Saturday, June 18, 2016

Look, son

Recently Donald Trump made a play for the gay vote, "So you tell me: Who is better for the gay community and who is better for women than Donald Trump?"

To help you answer that question (in case the answer isn't blindly obvious) note later that same evening Trump was photographed with Robert Jeffries, pastor of First Baptist Church, who is notoriously anti-gay and has lamented that people aren't noticing how gays are persecuting Christians (that whole thing about demanding cakes for their weddings). And it was Trump who thinks states should decide whether they allow marriage equality.

I saw a long post in which various LGBT people responded to the Donald. Alas, I didn't keep it nor can I find it. Most of the replies were short videos rather than written text.



Here's a beautiful 3 minute film titled Golden. It made the rounds of LGBT film festivals. The maker decided to post it online after last Sunday's attack.



A lot of the press about Hillary seems to be "a cultural inventory of villainy rather than a plausible depiction of an actual person," as Henry Louis Gates wrote. Michael Arnovitz provides an example:
To conservatives she is a radical left-wing insurgent who has on multiple occasions been compared to Mikhail Suslov, the Soviet Kremlin's long-time Chief of Ideology. To many progressives (you know who you are), she is a Republican fox in Democratic sheep's clothing, a shill for Wall Street who doesn't give a damn about the working class. The fact that these views could not possibly apply to the same person does not seem to give either side pause. Hillary haters on the right and the left seem perfectly happy to maintain their mutually incompatible delusions about why she is awful.


Melissa McEwen of Shakesville has a two-tweet summary of the way lots of people think about this election. Those two tweets include her response.



Saleem Haddad neatly sums up why last Sunday's attack is not part of a war with Islam.



It appears that in California primaries all the R and D candidates are lumped into one big pool. The two top vote-getters, no matter which party they are from, go on to the general election. This fall the two candidates for the seat being vacated by retiring Senator Barbara Boxer are both Democrats and both women of color. They're current Attorney General Kamala Harris (who performed the ceremony for the first same-sex wedding in Calif. last summer) and Rep. Loretta Sanchez, who might be the first Latina in the Senate.

Yes, this system can backfire. Consider a case where a seat has two GOP candidates and four Dem candidates. There may be more Dem voters but if their candidates split the vote they could all fall short of the GOPs.



The cast of Kinky Boots (which won Best Musical in 2013) created a response to the North Carolina Bathroom Law – a fun little song and dance. The lyrics include, "I'm me! I don't need ID to tell who am I and where I oughta pee!"

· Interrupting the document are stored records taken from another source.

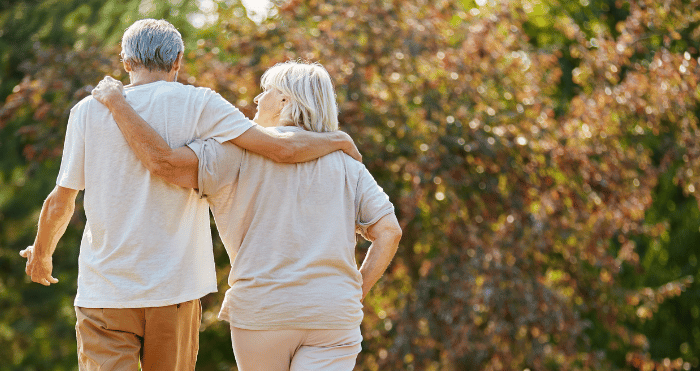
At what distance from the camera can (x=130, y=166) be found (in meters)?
1.93

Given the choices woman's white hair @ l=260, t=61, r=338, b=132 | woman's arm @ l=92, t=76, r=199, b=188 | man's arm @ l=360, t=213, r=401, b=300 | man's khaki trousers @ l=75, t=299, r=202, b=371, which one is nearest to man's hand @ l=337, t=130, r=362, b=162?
woman's white hair @ l=260, t=61, r=338, b=132

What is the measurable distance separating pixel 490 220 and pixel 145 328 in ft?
8.85

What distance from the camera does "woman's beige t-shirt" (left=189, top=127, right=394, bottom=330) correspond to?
6.48 feet

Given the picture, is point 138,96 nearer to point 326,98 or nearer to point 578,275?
point 326,98

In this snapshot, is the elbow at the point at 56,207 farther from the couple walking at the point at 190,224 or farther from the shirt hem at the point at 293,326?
the shirt hem at the point at 293,326

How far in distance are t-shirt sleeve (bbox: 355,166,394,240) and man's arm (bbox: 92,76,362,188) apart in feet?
0.52

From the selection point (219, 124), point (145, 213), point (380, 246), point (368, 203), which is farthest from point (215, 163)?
point (380, 246)

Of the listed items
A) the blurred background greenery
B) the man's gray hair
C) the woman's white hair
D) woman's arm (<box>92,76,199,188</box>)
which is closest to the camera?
woman's arm (<box>92,76,199,188</box>)

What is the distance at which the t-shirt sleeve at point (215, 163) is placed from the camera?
1.97 metres

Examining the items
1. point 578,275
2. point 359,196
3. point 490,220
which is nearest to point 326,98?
point 359,196

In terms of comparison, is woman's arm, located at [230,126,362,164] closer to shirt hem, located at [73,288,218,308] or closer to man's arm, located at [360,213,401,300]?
man's arm, located at [360,213,401,300]

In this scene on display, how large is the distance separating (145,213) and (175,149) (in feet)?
0.61

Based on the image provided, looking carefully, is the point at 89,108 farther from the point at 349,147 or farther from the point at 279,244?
the point at 349,147

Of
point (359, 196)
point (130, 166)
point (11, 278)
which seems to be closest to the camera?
point (130, 166)
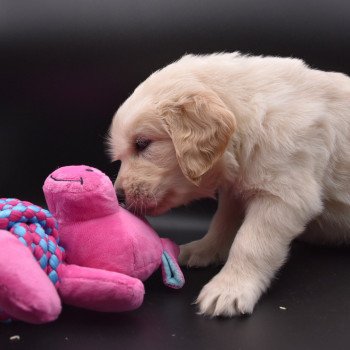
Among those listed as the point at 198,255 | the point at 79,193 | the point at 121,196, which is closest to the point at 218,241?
the point at 198,255

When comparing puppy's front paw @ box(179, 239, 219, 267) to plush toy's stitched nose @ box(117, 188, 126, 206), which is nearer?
plush toy's stitched nose @ box(117, 188, 126, 206)

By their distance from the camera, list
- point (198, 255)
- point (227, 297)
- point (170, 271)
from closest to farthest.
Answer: point (227, 297)
point (170, 271)
point (198, 255)

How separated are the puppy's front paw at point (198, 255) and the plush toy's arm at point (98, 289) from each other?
747 millimetres

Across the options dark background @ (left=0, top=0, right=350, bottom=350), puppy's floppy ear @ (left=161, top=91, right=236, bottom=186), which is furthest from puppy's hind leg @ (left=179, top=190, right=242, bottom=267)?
dark background @ (left=0, top=0, right=350, bottom=350)

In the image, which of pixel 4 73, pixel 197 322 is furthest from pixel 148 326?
pixel 4 73

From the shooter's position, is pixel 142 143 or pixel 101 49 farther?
pixel 101 49

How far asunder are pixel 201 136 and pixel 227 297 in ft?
1.84

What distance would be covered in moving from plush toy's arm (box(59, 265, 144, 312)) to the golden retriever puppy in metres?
0.33

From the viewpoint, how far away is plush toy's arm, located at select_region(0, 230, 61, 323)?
1.60m

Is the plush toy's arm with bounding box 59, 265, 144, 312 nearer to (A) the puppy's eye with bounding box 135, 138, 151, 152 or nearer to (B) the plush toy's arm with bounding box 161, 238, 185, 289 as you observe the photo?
(B) the plush toy's arm with bounding box 161, 238, 185, 289

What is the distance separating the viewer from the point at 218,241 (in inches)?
109

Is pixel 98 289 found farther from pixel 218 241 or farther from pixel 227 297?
pixel 218 241

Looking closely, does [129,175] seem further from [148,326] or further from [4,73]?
[4,73]

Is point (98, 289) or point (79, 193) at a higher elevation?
point (79, 193)
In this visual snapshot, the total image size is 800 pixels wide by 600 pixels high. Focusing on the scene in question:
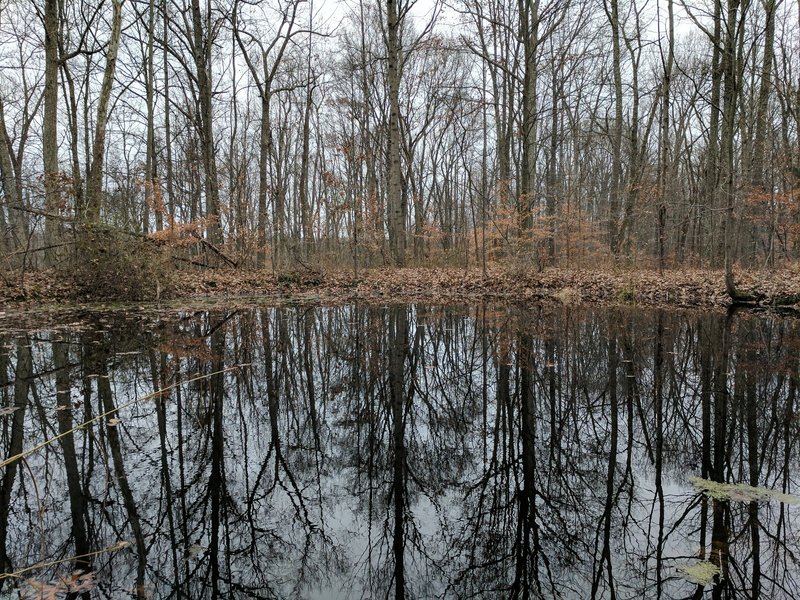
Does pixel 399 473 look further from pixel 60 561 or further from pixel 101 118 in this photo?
pixel 101 118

The Black Youth Project has a report on the nine most segregated metropolitan areas. The divide used to be mostly about race. Now it is about income, though there is still a strong racial component to income segregation. The ratings are based on the percentage of population living in segregated areas. The data includes black and white poverty rates and unemployment rates.

Second from the top is Detroit-Warren-Dearborn with 51.9% living in segregated areas. Yes, Detroit is predominantly black and Dearborn is predominantly white (though with a large Arab community). I wonder if the data includes only those cities or includes all of Detroit's suburbs.

At the top of the list is Cleveland-Elyria with 55.1% living in segregated areas.



On the day before the Calif. primary, Hillary Clinton said:
And I do think it will make a big difference for a father or a mother to be able to look at their daughter, just like they can look at their son, and say, 'You can be anything you want to be in this country, including President of the United States.'
That prompted a comment from phoquess, responding to Clinton saying men bring their daughters to meet her. phoquess wrote:
I want to hear about men bringing their daughters, yes, but I also want to hear about men bringing their sons and saying, "Look, son, the future President of the United States. Look, son, we are about to make history. Look, son—the highest authority in the country will be a woman and she'll do a hell of a job at it, and that's going to make things better for EVERYONE."